Colleague Greg Brett has been putting the finishing touches to one of the most vividly marked fish species – the opah. He comments as follows:
OPAH FISH (Lampris guttatus)
An 80cm specimen of this species was received and mounted at the East London Museum. The fish was apparently found washed ashore at Cebe on the Wild Coast, retrieved and deposited at the East London Aquarium who in turn kindly donated the specimen to the museum.
Little is known about the ecology and biology of the species because they are so infrequently encountered. This is not surprising since they are considered to be oceanic and epipelagic; that is they live mainly far from land and in water depths from the surface to 500 m. In addition, in common with many epipelagic fish species they most likely only come to the surface at night. This is generally a response to prey migration (squid and lantern fish)which in the open ocean is vertical rather than long-shore.

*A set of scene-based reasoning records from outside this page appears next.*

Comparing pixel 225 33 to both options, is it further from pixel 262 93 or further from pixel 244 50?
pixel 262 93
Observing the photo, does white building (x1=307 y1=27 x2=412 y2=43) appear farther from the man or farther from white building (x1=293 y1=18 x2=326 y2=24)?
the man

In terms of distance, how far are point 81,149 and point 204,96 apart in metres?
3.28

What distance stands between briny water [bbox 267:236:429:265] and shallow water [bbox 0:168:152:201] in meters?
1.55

Morphologically the pectoral fin is very large and the musculature attached to the fin extremely well developed. Despite the well developed tail fin, this indicates that the pectoral fin is a primary instrument in propulsion. (Imagine a swimming penguin) The body colours are lavish and fresh specimens are incredibly beautiful. They apparently grow very large up to 150kg.
This is the first record of this fish from the Border region. They are known mostly from wash-ups in temperate seas around the world. They are also occasionally inadvertently caught by anglers. In South Africa most specimens have been recorded from the Western Cape.